Kahabadijan ailesi, hayatlarını Ermenilerin Türk katliamının anısına adadı ve bu konuda birkaç kısa film çekti.
Büyükbabası katliamlardan kurtulan Ilya Kahabadijan, TPS'ye diplomatın “yüklü sorun” hakkında bir konuşma geliştirmeye çalışmasının toplantıya sadece 40 dakika olduğunu söyledi. Ermeni katliamını koruma faaliyetimi durdurmaya ikna etmek istediğini fark ettim. ”
İlya, Türk temsilcisinin kendisini tehdit etmediğini vurguladı, ancak “her halükarda ona çıkış yolunu gösterdim ve Ermeni cemaatinin katliam meselesine kadar gitmeye hazır olduğunu anladı. 100 yıl daha bekleyeceğiz, ancak İsrail'in Almanya ile imzaladığı gibi bir ödeme anlaşmasına varıncaya kadar tazminat talebimizi iptal etmeyeceğiz. 
Türkiye'nin ikna girişimleri Ermenilere mali hibe tekliflerini de içermektedir. Çeyrek'teki mülk sahipleri, Türk hükümet temsilcilerinin yakın zamanda çeşitli ihtiyaçlar için 3000 dolarlık hibeler sunduğunu, ancak tekliflerinin tamamen Türk sakinleri tarafından reddedildiğini ve Türk hükümetinin dava açılmamasını sağlamak için tasarlanan “bunlar susturucu hibeler” olduğunu söyledi. 1915-1917 katliamları için.
Ermeni imhası, Birinci Dünya Savaşı sırasında kendi topraklarındaki Ermeni nüfusuna karşı Osmanlı İmparatorluğu tarafından yürütülen kasıtlı ve sistematik bir soykırımdı.
Birinci Dünya Savaşı'ndan sonra bile Türkler, Kürtler ve Araplar 1923'e kadar Ermenileri katletmeye devam ettiler ve Türkiye'deki Ermenilerin yaklaşık yarısının, yaklaşık 1,5 milyon insanın öldürüldüğüne inanılıyor.

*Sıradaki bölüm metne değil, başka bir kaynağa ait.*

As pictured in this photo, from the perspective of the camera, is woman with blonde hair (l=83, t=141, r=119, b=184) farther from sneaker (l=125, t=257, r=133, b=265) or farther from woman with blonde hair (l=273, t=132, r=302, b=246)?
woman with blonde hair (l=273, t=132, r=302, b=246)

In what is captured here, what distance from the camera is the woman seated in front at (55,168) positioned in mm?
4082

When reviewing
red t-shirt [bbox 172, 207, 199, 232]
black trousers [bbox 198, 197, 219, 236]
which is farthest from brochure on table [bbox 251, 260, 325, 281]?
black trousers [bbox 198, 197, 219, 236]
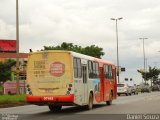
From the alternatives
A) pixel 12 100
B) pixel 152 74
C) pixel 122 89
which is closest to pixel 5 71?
pixel 122 89

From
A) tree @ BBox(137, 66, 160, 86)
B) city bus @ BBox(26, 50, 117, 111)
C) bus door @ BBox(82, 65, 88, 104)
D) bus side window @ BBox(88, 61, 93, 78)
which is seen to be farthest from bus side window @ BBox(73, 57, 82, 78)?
tree @ BBox(137, 66, 160, 86)

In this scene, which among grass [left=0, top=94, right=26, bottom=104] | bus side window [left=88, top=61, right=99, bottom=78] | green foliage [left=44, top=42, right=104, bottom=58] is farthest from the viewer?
green foliage [left=44, top=42, right=104, bottom=58]

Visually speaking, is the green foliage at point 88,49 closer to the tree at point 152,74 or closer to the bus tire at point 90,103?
the tree at point 152,74

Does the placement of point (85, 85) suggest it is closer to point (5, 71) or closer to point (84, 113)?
point (84, 113)

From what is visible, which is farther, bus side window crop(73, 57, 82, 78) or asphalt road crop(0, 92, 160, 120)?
bus side window crop(73, 57, 82, 78)

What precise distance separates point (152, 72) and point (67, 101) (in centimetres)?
11788

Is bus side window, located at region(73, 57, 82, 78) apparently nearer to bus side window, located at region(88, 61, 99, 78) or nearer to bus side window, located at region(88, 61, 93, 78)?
bus side window, located at region(88, 61, 93, 78)

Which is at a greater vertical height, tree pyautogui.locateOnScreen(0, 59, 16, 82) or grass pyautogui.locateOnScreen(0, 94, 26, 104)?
tree pyautogui.locateOnScreen(0, 59, 16, 82)

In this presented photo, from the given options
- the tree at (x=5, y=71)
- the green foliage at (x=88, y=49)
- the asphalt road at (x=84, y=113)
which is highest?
the green foliage at (x=88, y=49)

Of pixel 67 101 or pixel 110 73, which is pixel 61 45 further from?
pixel 67 101

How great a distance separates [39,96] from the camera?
24.8 m

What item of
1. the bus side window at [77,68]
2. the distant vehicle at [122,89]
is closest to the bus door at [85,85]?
the bus side window at [77,68]

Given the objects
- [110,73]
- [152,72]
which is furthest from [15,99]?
[152,72]

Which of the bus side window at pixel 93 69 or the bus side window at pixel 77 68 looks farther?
the bus side window at pixel 93 69
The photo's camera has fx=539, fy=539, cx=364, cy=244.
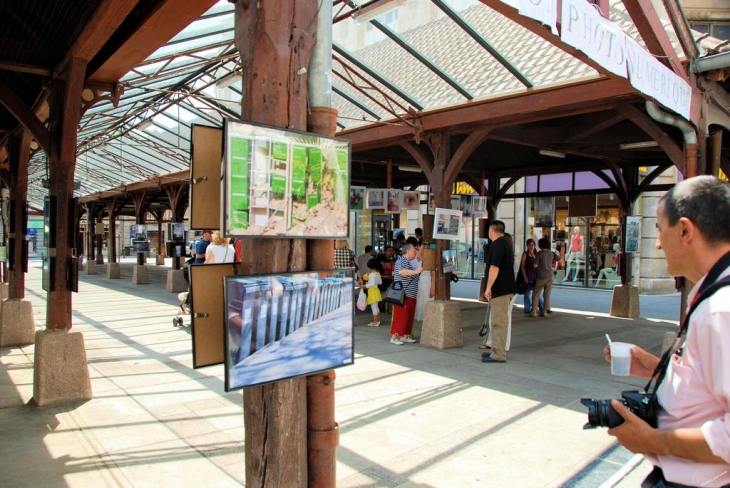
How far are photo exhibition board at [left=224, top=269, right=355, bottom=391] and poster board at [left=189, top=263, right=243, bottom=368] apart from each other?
22 centimetres

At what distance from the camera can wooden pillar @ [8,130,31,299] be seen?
8203mm

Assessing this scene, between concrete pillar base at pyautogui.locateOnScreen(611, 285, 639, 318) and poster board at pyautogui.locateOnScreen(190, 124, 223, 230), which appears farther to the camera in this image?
concrete pillar base at pyautogui.locateOnScreen(611, 285, 639, 318)

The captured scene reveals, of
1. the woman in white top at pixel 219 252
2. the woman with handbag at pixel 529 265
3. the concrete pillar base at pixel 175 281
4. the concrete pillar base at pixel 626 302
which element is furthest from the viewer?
the concrete pillar base at pixel 175 281

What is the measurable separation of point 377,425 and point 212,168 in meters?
3.17

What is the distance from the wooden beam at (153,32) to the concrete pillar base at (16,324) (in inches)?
171

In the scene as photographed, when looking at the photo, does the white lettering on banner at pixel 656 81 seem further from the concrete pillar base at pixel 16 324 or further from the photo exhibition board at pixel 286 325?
the concrete pillar base at pixel 16 324

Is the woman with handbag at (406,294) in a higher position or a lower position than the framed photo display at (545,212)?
lower

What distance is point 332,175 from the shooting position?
2.36 metres

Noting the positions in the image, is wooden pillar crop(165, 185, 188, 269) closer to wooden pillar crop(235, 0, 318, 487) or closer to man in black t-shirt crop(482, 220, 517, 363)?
man in black t-shirt crop(482, 220, 517, 363)

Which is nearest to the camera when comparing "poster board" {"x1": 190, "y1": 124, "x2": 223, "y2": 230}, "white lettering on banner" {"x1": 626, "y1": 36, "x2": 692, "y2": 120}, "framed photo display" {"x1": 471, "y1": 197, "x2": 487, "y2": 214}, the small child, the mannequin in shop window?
"poster board" {"x1": 190, "y1": 124, "x2": 223, "y2": 230}

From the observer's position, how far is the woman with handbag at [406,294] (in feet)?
27.6

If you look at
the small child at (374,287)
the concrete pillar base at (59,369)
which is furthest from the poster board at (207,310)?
the small child at (374,287)

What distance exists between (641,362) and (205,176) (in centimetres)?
197

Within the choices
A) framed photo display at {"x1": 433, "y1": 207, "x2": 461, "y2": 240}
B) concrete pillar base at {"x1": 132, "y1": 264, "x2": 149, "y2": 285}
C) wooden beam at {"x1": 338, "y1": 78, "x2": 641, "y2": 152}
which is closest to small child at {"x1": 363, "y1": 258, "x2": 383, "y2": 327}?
framed photo display at {"x1": 433, "y1": 207, "x2": 461, "y2": 240}
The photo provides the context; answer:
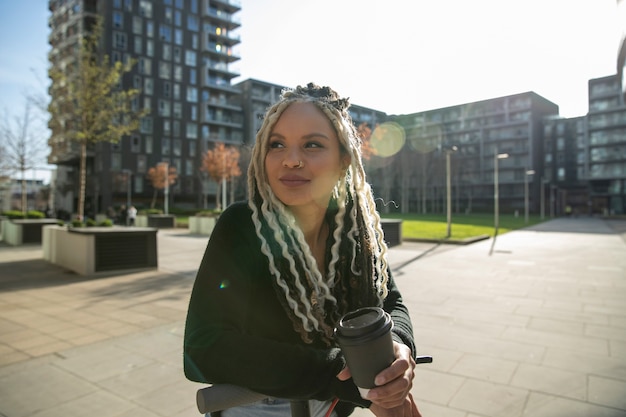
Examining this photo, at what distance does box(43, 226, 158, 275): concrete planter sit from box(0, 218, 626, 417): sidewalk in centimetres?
47

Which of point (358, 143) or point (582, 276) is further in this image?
point (582, 276)

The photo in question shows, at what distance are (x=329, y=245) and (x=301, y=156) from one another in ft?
1.14

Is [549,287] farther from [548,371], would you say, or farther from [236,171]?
[236,171]

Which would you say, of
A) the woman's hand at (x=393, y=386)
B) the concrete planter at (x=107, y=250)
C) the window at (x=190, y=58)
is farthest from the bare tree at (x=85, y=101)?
the window at (x=190, y=58)

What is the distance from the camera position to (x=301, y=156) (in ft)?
4.47

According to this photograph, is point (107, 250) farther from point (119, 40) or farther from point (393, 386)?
point (119, 40)

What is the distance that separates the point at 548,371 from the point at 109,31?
216 ft

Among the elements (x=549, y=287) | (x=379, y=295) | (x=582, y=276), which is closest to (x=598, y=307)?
(x=549, y=287)

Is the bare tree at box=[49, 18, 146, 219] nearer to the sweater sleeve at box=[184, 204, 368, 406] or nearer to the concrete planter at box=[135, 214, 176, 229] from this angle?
the concrete planter at box=[135, 214, 176, 229]

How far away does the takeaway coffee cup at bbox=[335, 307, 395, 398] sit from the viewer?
95 centimetres

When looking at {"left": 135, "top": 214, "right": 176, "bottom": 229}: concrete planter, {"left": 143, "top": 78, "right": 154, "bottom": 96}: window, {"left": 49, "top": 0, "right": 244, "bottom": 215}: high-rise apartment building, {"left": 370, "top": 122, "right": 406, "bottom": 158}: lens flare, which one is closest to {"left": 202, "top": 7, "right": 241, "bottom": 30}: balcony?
{"left": 49, "top": 0, "right": 244, "bottom": 215}: high-rise apartment building

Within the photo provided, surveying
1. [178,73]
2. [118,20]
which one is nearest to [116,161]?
[178,73]

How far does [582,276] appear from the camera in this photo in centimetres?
955

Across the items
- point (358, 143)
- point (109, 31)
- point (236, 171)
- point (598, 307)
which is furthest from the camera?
point (109, 31)
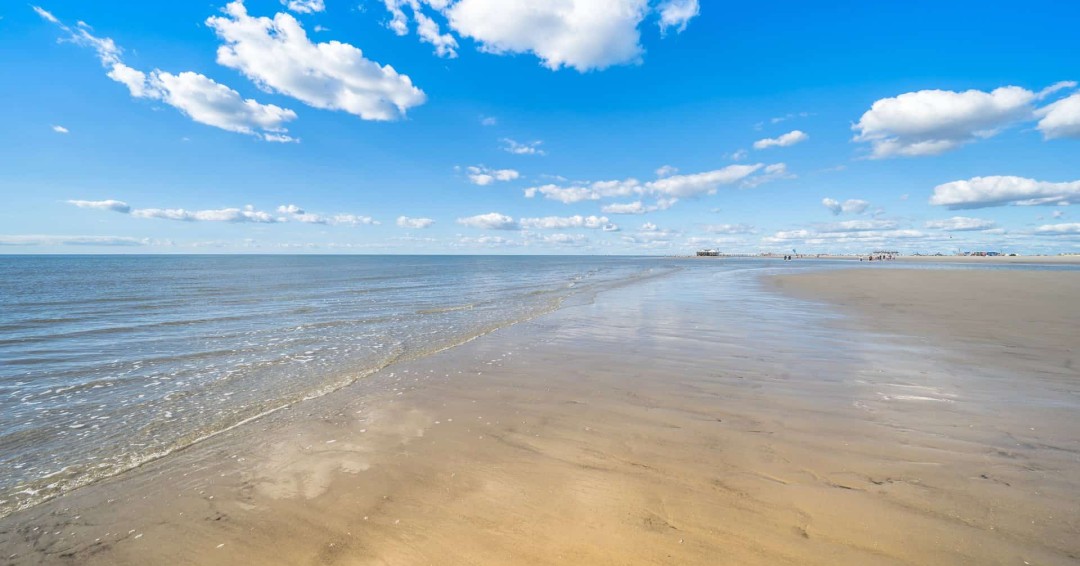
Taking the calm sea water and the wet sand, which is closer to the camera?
the wet sand

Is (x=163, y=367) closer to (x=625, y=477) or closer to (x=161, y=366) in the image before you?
(x=161, y=366)

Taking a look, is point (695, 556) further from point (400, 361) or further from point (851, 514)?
point (400, 361)

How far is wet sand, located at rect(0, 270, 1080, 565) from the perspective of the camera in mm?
3576

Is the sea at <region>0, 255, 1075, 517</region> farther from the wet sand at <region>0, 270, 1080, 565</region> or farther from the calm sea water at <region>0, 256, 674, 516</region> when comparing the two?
the wet sand at <region>0, 270, 1080, 565</region>

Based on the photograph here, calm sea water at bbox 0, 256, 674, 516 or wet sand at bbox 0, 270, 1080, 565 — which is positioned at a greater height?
wet sand at bbox 0, 270, 1080, 565

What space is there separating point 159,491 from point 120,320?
20057mm

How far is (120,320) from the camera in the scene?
60.6 feet

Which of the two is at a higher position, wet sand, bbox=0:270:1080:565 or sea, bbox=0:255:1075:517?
wet sand, bbox=0:270:1080:565

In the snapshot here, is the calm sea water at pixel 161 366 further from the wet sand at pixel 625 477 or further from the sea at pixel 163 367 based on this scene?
the wet sand at pixel 625 477

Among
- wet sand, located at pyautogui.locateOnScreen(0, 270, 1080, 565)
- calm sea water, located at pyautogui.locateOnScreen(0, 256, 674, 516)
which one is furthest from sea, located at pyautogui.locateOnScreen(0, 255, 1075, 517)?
wet sand, located at pyautogui.locateOnScreen(0, 270, 1080, 565)

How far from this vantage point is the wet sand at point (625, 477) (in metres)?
3.58

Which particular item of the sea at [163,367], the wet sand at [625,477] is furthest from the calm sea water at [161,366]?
the wet sand at [625,477]

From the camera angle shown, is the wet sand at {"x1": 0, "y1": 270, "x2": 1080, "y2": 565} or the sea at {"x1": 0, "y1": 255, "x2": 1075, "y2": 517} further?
the sea at {"x1": 0, "y1": 255, "x2": 1075, "y2": 517}

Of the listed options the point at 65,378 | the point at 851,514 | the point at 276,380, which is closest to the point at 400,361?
the point at 276,380
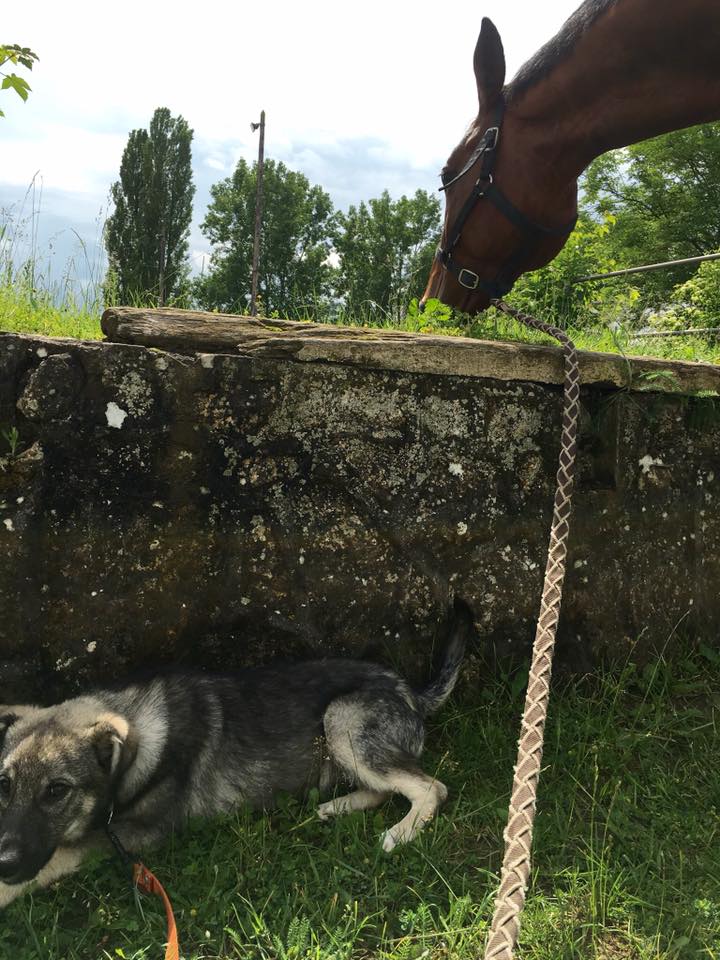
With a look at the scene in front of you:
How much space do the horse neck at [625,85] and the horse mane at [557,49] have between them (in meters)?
0.03

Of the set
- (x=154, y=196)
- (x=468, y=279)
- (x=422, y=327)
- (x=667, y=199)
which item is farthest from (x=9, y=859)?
(x=154, y=196)

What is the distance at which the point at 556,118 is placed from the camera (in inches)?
147

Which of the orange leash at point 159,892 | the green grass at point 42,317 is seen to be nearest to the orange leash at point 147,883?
the orange leash at point 159,892

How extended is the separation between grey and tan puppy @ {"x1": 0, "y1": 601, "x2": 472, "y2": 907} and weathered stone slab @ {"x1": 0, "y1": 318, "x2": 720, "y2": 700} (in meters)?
0.22

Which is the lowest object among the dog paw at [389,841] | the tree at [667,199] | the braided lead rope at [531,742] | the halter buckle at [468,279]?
the dog paw at [389,841]

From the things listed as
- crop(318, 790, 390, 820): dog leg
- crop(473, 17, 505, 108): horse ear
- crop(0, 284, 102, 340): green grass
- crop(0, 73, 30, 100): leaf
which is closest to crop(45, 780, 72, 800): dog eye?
crop(318, 790, 390, 820): dog leg

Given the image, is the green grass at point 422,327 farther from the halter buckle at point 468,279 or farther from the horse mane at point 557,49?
the horse mane at point 557,49

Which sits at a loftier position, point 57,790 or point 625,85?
point 625,85

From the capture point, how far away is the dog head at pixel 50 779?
213cm

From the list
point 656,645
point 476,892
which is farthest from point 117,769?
point 656,645

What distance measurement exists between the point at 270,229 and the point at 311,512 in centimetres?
4313

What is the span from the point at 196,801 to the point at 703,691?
7.56ft

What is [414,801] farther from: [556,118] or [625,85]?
[625,85]

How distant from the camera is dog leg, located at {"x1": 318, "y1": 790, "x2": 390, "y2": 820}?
2.64 meters
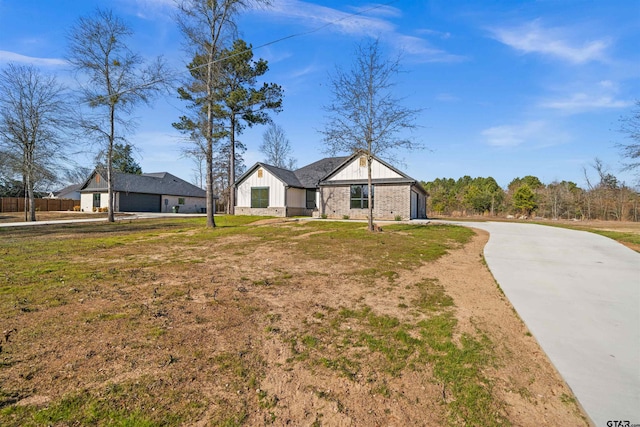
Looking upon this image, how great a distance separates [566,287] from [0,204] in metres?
47.4

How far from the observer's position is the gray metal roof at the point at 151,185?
1312 inches

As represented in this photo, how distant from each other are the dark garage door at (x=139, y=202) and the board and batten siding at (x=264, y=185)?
15856 mm

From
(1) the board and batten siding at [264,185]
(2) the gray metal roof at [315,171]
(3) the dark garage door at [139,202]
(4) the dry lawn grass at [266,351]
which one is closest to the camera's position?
(4) the dry lawn grass at [266,351]

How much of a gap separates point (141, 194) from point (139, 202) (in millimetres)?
930

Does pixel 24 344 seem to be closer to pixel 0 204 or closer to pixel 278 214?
pixel 278 214

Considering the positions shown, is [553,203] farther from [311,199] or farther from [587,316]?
[587,316]

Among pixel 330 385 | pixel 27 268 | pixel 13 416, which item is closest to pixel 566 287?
pixel 330 385

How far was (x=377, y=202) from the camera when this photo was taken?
21.7 metres

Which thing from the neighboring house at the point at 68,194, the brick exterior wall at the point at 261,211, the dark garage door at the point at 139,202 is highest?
the neighboring house at the point at 68,194

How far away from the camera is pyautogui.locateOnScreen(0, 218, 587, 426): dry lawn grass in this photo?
93.8 inches

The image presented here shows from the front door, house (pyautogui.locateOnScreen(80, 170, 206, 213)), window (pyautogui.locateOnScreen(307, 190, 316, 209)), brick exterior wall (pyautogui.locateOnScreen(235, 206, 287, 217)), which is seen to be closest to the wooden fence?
house (pyautogui.locateOnScreen(80, 170, 206, 213))

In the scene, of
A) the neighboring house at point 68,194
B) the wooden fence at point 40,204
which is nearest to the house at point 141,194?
the wooden fence at point 40,204

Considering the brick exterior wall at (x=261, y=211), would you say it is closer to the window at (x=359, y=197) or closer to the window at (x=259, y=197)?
the window at (x=259, y=197)

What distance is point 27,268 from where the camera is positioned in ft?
20.6
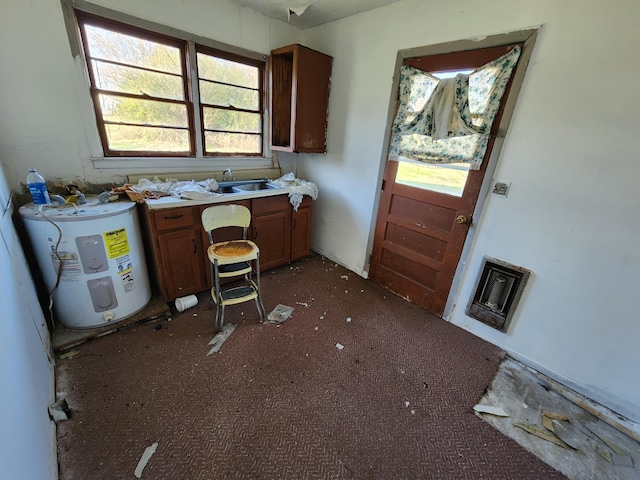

Türkiye Ermeni Mahallesini Alıyor mu?

Türk baskıları Ermeni varlıklarını edinme faaliyetinde de kendini gösteriyor.
TPS, birkaç ay önce Ermeni Mahallesi sakinlerinin, evlerinden birinin gerçek değerinin üç katında bir Müslüman'a satıldığını bulmak için şok olduklarını öğrendi. Bir soruşturma Ermeni mülkünün satın alınması için finansmanın Türkiye'den geldiğini ortaya koydu.
Olaydan sonra, bazı topluluk liderleri olaylar zincirini gözden geçirmek için toplandılar ve topluluk varlıklarının Türklere sızmasını önlemek için harekete geçtiler.
Türk Ermenileri arasında mülk devralma veya daha fazla mülk satın alma konusunda hâlâ devam eden bir korku var.
İsimsiz kalmasını isteyen bir Hıristiyan tüccar, Türklerin geçtiğimiz günlerde Ürdün Vakıflarına çok eski mülkiyet sertifikalarını, Osmanlı dönemi belgeleri ve Ermeni ve Hristiyan Mahalleleri'ndeki mülkiyet mülkiyet belgeleri de dahil olmak üzere çökmekte olan çok eski sahiplik belgelerine geçtiğini söyledi.
Birkaç sertifikanın TPS fotoğraflarını gösteren tüccar, Türklerden Vakıf'tan varlıkları satın almak için kullanılan belgeleri doğrulamasını istediğini söylüyor.
Çeyrekte Ermeniler Türk inisiyatiflerinden duydukları korkuları gizlememekle birlikte, meselelerin hassasiyeti nedeniyle Türklerin kendileriyle açıkça yüzleşmeyeceğine dair güvenlerini ifade ettiler.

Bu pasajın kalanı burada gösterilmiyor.